> Instrucciones de la tarea: Indique, copiándolas íntegramente, todas las líneas de los registros que contengan la cadena "instances". Se distingue entre mayúsculas y minúsculas.

#### Registros ####

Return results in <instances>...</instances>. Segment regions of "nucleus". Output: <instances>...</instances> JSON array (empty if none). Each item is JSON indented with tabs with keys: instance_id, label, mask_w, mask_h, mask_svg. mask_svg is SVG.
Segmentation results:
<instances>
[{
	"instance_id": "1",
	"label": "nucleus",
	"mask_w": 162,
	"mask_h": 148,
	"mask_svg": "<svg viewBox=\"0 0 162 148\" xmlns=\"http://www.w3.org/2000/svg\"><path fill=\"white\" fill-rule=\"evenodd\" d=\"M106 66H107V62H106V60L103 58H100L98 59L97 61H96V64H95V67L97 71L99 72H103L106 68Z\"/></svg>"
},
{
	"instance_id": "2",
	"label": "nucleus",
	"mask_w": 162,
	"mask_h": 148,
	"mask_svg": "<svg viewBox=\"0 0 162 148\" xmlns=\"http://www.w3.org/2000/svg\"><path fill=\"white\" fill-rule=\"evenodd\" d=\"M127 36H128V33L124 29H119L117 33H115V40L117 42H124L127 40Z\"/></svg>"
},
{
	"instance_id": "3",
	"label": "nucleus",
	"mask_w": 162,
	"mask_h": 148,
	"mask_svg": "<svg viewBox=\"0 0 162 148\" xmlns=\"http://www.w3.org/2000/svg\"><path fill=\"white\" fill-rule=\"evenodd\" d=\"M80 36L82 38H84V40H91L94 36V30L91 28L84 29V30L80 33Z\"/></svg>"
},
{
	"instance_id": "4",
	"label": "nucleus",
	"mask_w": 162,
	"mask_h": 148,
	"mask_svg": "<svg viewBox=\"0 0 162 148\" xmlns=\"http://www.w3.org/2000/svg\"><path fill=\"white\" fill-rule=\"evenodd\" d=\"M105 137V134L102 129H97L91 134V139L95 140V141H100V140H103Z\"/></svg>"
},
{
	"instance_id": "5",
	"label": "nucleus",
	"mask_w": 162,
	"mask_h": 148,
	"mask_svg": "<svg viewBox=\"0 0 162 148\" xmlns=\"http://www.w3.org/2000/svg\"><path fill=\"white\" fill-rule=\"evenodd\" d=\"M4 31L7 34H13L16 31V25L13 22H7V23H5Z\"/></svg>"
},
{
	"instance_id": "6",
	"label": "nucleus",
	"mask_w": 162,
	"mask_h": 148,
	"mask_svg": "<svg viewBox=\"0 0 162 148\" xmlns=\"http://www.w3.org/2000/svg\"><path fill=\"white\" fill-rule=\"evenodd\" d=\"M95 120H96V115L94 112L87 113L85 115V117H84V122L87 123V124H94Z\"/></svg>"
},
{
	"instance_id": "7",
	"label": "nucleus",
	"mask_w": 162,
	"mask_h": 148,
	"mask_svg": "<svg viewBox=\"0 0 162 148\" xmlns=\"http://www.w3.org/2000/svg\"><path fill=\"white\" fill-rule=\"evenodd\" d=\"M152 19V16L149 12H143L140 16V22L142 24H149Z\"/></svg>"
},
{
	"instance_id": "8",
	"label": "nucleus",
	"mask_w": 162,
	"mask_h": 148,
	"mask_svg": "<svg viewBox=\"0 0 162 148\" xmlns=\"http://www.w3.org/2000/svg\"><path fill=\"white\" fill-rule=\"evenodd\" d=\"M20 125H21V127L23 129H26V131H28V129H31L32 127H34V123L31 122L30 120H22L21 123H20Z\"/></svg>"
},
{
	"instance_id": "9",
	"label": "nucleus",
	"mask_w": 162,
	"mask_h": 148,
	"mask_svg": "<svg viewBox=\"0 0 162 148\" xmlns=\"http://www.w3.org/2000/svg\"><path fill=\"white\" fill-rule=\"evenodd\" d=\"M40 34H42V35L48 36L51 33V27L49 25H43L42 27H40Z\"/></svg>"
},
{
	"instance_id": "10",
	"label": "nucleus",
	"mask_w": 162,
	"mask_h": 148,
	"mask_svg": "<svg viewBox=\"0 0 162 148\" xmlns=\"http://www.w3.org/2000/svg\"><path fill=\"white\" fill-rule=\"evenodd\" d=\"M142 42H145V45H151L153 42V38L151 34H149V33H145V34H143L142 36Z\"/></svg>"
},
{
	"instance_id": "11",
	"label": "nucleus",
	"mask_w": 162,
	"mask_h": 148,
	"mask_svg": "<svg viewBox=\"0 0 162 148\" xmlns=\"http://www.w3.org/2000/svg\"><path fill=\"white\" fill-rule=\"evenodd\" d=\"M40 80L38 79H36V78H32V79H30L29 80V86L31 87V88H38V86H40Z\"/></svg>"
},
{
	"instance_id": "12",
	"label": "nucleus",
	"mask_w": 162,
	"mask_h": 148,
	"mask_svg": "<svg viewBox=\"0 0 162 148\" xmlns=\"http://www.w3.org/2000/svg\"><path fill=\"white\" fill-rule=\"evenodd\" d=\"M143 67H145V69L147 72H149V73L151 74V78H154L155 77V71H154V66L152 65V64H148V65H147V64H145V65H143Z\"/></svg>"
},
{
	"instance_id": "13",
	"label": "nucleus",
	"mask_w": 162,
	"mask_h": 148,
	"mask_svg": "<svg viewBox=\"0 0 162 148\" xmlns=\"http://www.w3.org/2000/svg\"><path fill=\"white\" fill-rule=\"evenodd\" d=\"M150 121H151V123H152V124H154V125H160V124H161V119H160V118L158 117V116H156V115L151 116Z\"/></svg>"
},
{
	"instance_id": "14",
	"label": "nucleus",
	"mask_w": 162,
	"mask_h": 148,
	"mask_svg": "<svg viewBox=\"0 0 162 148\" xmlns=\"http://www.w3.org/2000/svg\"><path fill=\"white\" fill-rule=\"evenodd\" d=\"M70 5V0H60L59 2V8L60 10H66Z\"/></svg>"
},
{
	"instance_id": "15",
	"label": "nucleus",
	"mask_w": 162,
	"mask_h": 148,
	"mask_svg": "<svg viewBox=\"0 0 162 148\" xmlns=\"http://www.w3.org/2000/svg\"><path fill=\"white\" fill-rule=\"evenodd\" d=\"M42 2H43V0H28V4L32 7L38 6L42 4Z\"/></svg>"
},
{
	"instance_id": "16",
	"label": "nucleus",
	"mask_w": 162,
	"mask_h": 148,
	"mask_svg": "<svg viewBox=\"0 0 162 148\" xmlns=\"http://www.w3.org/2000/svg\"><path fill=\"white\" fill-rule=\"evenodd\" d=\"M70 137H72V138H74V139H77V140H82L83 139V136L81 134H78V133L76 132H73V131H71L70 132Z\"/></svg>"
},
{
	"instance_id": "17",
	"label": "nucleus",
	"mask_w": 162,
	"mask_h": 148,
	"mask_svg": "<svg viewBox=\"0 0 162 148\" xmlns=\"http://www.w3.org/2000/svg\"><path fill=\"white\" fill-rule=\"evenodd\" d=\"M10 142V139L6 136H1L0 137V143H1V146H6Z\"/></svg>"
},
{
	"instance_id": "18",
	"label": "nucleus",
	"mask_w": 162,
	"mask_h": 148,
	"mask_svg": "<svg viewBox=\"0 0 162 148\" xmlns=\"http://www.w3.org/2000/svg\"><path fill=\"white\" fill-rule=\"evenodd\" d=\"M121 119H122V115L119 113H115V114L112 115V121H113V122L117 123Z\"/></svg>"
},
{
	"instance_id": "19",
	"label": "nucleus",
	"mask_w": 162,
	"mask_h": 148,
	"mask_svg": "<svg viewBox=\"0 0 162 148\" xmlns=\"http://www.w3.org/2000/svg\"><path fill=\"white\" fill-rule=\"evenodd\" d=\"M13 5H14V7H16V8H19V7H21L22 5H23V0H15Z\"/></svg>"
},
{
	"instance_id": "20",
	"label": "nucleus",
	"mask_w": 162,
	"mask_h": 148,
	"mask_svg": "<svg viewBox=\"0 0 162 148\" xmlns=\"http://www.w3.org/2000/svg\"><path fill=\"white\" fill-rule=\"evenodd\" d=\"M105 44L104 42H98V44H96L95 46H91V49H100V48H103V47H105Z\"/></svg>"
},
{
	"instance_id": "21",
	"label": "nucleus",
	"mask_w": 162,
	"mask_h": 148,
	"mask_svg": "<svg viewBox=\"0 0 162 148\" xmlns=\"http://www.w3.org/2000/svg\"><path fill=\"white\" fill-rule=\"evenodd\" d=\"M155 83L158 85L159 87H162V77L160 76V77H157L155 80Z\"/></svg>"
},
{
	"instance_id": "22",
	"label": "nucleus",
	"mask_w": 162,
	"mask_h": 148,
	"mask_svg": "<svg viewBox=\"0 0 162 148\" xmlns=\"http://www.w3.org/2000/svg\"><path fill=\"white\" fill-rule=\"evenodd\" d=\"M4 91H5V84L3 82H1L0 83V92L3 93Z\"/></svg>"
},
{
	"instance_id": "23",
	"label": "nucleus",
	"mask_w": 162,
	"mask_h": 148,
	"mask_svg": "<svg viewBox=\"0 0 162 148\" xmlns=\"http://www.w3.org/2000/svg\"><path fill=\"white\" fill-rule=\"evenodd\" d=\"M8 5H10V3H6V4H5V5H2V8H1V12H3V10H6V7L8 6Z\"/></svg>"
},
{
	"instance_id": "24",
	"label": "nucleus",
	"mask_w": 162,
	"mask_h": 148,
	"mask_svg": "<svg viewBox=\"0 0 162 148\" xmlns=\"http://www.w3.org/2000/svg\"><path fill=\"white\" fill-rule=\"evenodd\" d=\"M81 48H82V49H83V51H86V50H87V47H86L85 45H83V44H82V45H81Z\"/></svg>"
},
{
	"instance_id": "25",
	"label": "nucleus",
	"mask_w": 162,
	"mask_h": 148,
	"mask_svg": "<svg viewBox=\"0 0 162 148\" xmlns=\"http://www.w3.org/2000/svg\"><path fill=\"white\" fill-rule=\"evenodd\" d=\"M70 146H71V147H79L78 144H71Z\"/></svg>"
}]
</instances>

####

> Respuesta esperada:
Return results in <instances>...</instances>. Segment regions of "nucleus". Output: <instances>...</instances> JSON array (empty if none). Each item is JSON indented with tabs with keys: instance_id, label, mask_w, mask_h, mask_svg. mask_svg is SVG.
<instances>
</instances>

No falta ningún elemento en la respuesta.